A new Scanbox panel allows users to define arbitrary changes in (x,y,z) position over time (frames) which are then executed by Knobby (version 2 only) while imaging.
Each entry define changes in x, y and z (in micrometers) relative to the present position and the frame number at which they will take place.
The “mem” column allows one to specify one of the stored absolute coordinates instead (memory locations are coded A=1, B=2, C=3). If a memory location is defined the other entries are ignored and the position in the referenced memory is used instead.
This mechanism extends the z-stack functionality to include the ability to tile a sample and brings back the control window to one of the panels in Scanbox (as opposed to being controlled in Knobby’s screen). The Knobby table is also saved in the info.knobby_table variable.
Paths can be computed offline and stored in a Matlab file that can be loaded. The example below shows knobby moving the sample along a circular path.
Update [ 7/3/17]: You will now note an additional checkbox in the Knobby Scheduler panel called “Return”. When you arm knobby scheduler and check this box the microscope will automatically return to the initial position after imaging is done. This feature uses the Store/Recall C function for functionality. Anything stored previously in C is going to be erased if you use this feature.
The movement of the microscope is achieved by four motors that control the position of the objective. The motors can be independent or coupled, depending on the operating mode selected in the Position panel in the Scanbox GUI.
There are three positioning modes: normal, rotated and pivot. To explain how these work, we need to define the coordinate system used first. So, imagine yourself standing behind the main vertical holding post of the microscope arm.
In the normal mode, moving along the positive x-axis will move the objective to the right; movement along the positive y-axis will move the objective away from you; moving along the positive z-axis will move the objective up. There is a fourth degree of freedom that comes from the ability to rotate the objective in the (x,z) plane. The angle between the objective and the negative z-axis is defined as a. In the normal mode all these motors are independent of each other. Manipulating each of the controls only changes the axis selected.

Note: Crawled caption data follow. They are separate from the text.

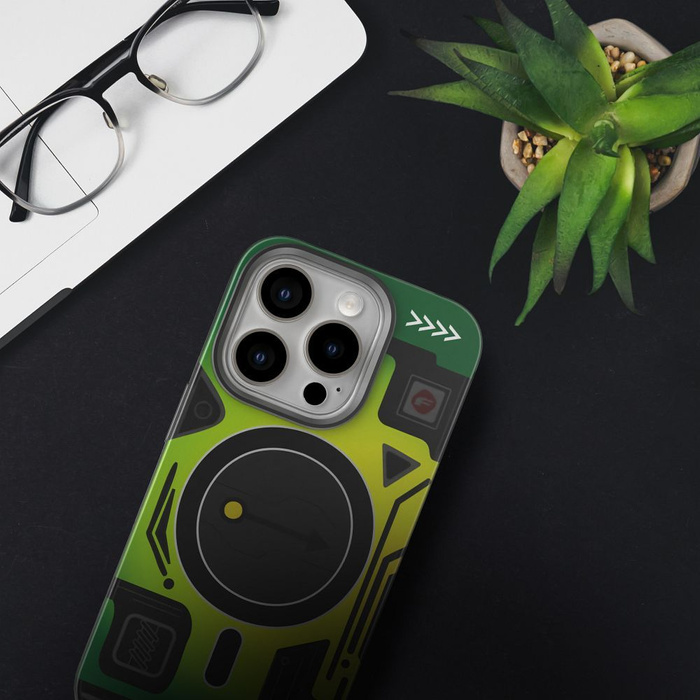 Etui na Samsung S25 ULTRA Forcell F-Protect Levels Dual Layer 4D technology zgodny z MagSafe Military Drop-Test cyber green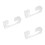 3Pcs Acrylic Wall Hat Holder For Baseball Caps Display Rack 7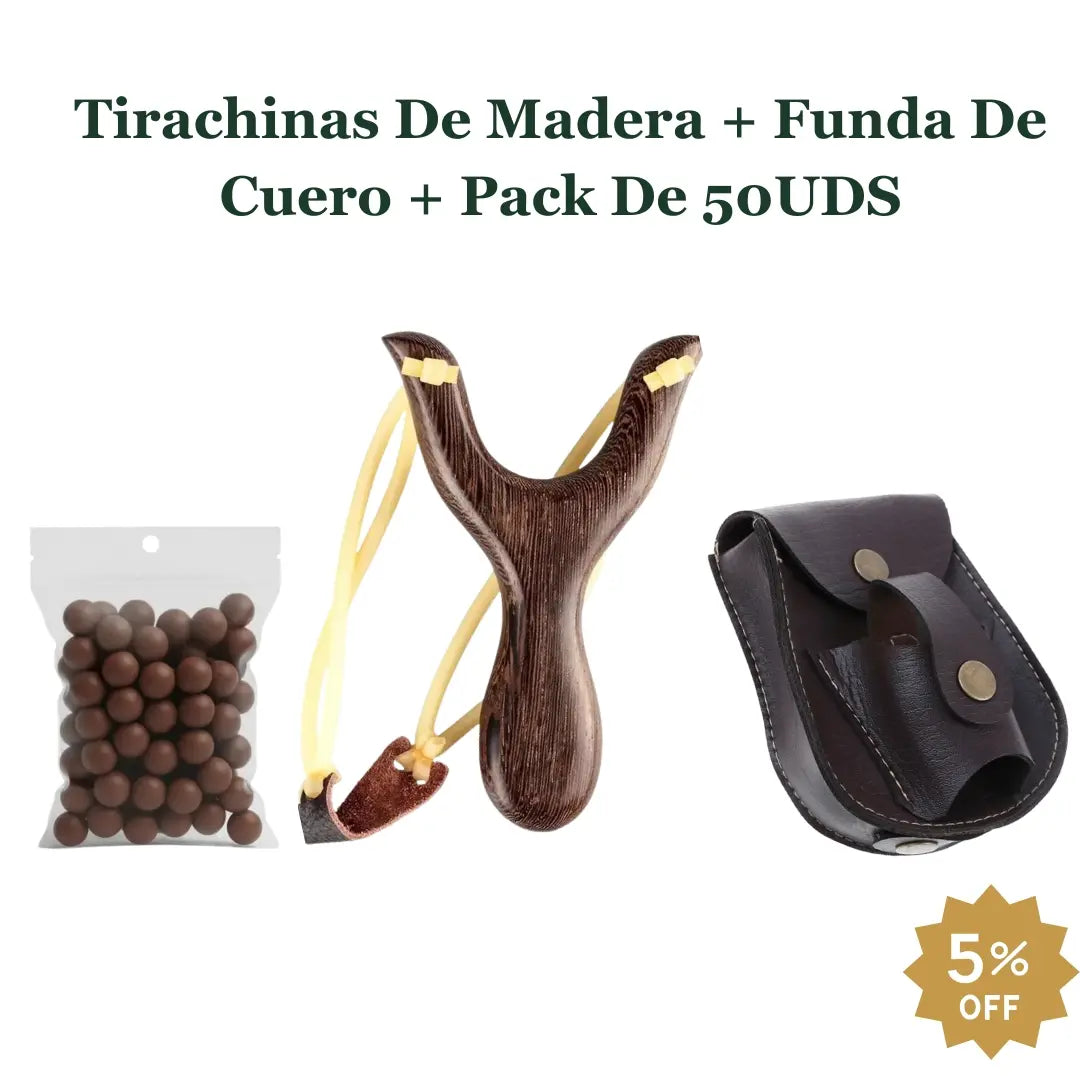  Pack Tirachinas de madera clásico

In the rotated mode, the x and z controls move the microscope along the x’ and z’ axes, which is obtained by rotating the (x,z) plane by a degrees. The z’ axis is along the line of sight of the objective and x’ is normal to it. In rotated mode, changing position of the x control will move the objective parallel to the x’ axis. In this mode the x and z motors are coupled so that the resulting movement is restricted to the plane normal to the objective. When changing the z control, movement will be along the z’ axis.
Finally, in the pivot move, movement of the x control will be coupled to that of z and the objective angle such that the focus point p remains under focus. To use this mode a quick calibration is required to measure the length between the focal point and the rotation axis of the objective. To do this set your objective to be in the vertical position and zero the position counters. Image some beads at a magnification of x1 and pick one near the center of the screen. Set the mode to normal, place your mouse cursor on top of the bead, and move the it to the left or right using the ShuttleExpress wheel. Now, switch to the a-axis and move the bead back to its original position by rotating the objective. When the bead is in its original position you can read out the movement in the x-axis (in um) and the a-axis (in deg). The ratio of these two numbers, in deg/um, defines the value of ‘pivotk’ in the sbconfig structure. In our system, we have sbconfig.pivotk = 5.9e-4 [deg/um].